Emaar Properties is Dubai's largest listed developer by revenue and the builder behind Downtown Dubai, Burj Khalifa, and the most actively traded secondary market in the city. With 92 projects currently selling across 15 active districts, the 2026 pipeline spans villa communities priced from AED 8.5 million at The Oasis to waterfront apartments at Dubai Harbour and urban mid-rise supply at Dubai Creek Harbour. Buyers comparing Dubai developers selection Emaar for its masterplan execution, DLD-verified secondary premiums, and a delivery record that no newer entrant can replicate at equivalent scale. The decision is which community and launch phase match your capital timeline.
Emaar Properties was founded in 1997 and listed on the Dubai Financial Market, making it the only major Dubai developer subject to public-company-grade financial disclosure, audit oversight, and shareholder governance.

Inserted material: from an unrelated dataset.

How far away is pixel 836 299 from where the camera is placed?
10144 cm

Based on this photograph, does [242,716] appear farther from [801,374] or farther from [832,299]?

The portfolio that anchors its reputation — Downtown Dubai, Burj Khalifa, Dubai Mall, and the Dubai Fountain — represents the most visited urban district in the world by visitor count, a proof of delivery that no competing developer can match at equivalent scale or complexity. In 2025 alone, Emaar launched 48 new residential projects, driving record sales revenue and a construction backlog that confirms an active delivery machine rather than a pipeline built on paper commitments. The 92 projects currently selling span villa communities, waterfront apartments, golf-adjacent townhouses, and urban mid-rise supply, giving buyers more simultaneous product options within a single developer's guarantee than most will find across an entire selection. DLD transaction records across The Oasis confirm 20–35% secondary premiums on earlier phases, which reflects genuine investor confidence in Emaar's execution cadence rather than speculative pricing alone. For buyers evaluating developer risk as part of the capital allocation decision, Emaar's public listing, RERA-regulated escrow structure, and master community track record make it the benchmark against which all other Dubai developers should be measured.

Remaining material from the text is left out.